To determine the significance of bonding technique on the permeability properties of hygiene nonwovens, a one-way ANOVA was used.

If the p-value is greater than 0.05 (i.e., p > 0.05 or p > 5%), the null hypothesis is accepted, which means that the differences between the classes are random. If the p-value is 0.05 or less, the result is considered significant and the null hypothesis is rejected, which means that there are differences between the classes and that these differences are statistically significant.

The ANOVA was performed with the statistical software SPSS Version: 29.0.0.0 (241) (IBM, London, UK) [40,41].

3. Results and Discussion

3.1. Results and Discussion of Breaking Stress and Elongation

The results of breaking stress and elongation are presented in

Table 3. Breaking stress and elongation of the analysed samples.

Sample	Breaking Elongation, ε (%)		Breaking Stress, σ (N/mm2)
	Longitudinal	CV [%]	Longitudinal	CV [%]
1.	21.54	9.871	3.098	12.951
2.	15.85	8.137	37.922	9.631
3.	11.56	9.068	50.817	8.069
4.	9.86	7.350	4.618	9.046
5.	33.23	7.723	0.519	10.529
6.	27.44	8.950	1.448	13.250
7.	65.71	3.355	4.818	6.605

.

The mechanically bonded samples exhibit the lowest breaking stress (from 0.519 N/mm² to 1.448 N/mm²). In the case of mechanical bonding (spunlace bonding), there are no binders in the nonwoven and only the friction between the fibres in the nonwoven affects the lower tensile stresses, compared to the nonwoven with binders (in the case of thermal or chemical bonding). The binder in the chemical and thermal bonding processes causes a better bonding of the fibres themselves in the nonwoven structure and, thus, causes a higher strength compared to mechanical bonding (spunlace bonding), in which bonding is only achieved by mechanical stress and without the addition of binders.

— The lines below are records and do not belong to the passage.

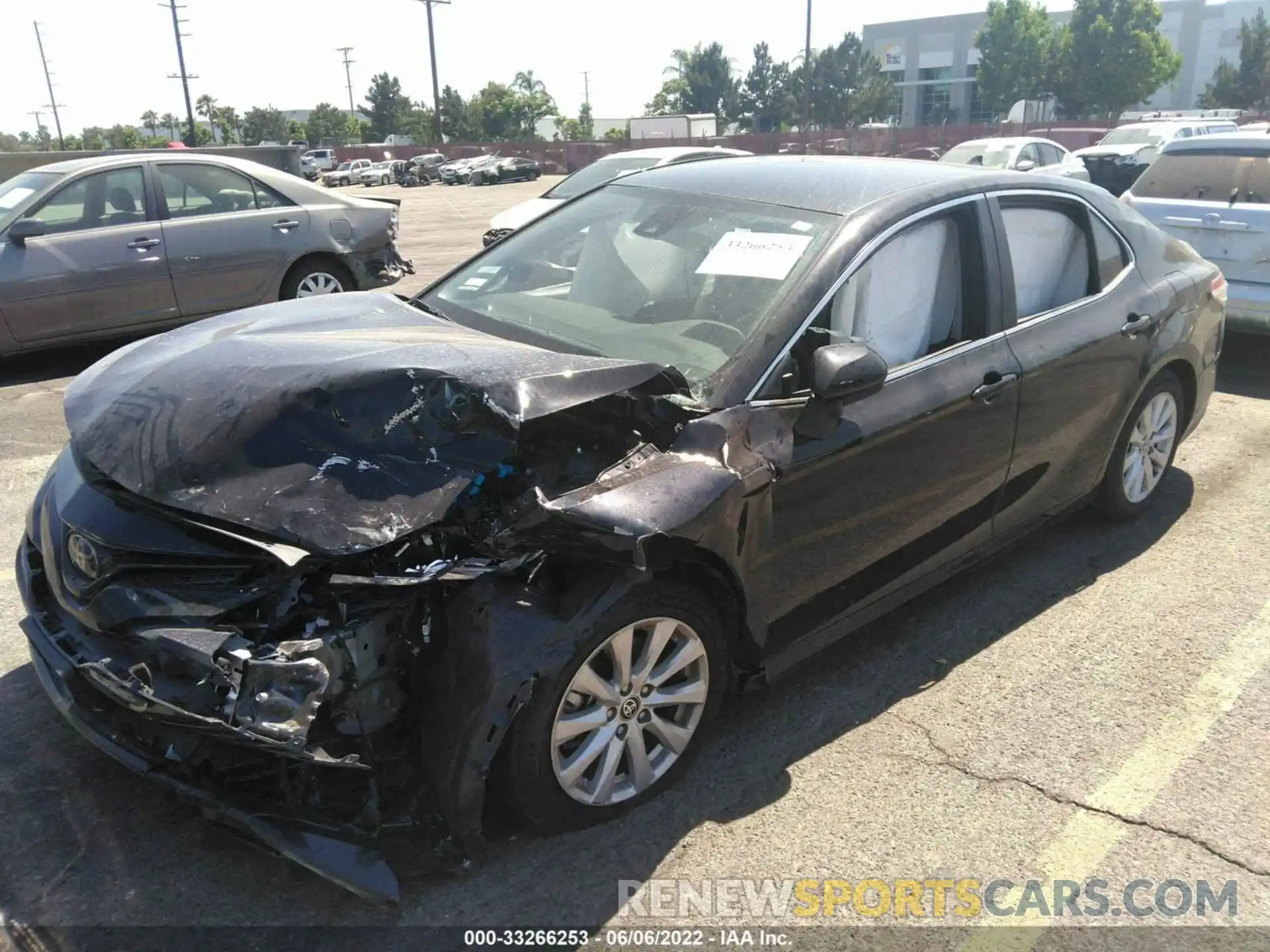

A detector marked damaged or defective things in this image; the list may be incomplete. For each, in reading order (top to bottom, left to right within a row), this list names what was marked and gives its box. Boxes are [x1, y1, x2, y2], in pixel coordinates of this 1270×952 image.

crumpled hood [487, 198, 564, 233]
shattered windshield [421, 184, 838, 401]
crumpled hood [64, 294, 670, 555]
torn fender [64, 294, 675, 555]
damaged front end [20, 297, 767, 904]
torn fender [424, 571, 645, 853]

Sample 7 exhibits the highest elongation at break (Table 3). The reason for the highest elongation at break for sample 7 lies in the bonding technique. Sample 7 is thermally bonded and has the highest surface openness (46.26%), the thickest fibre diameter (17.9 µm), and a very high thickness (0.34 mm), which affects the increase in elongation at break compared to the other samples (Table 3). Samples 3 and 4 exhibit the lowest elongation at break.

The reason for this is the smaller thickness of the samples (about 0.1 mm) and the average diameter of the fibres (about 13 μm). Both samples are also chemically bonded. Samples 3 and 4 are the thickest and have thinner fibres, which affects the decrease in elongation at break.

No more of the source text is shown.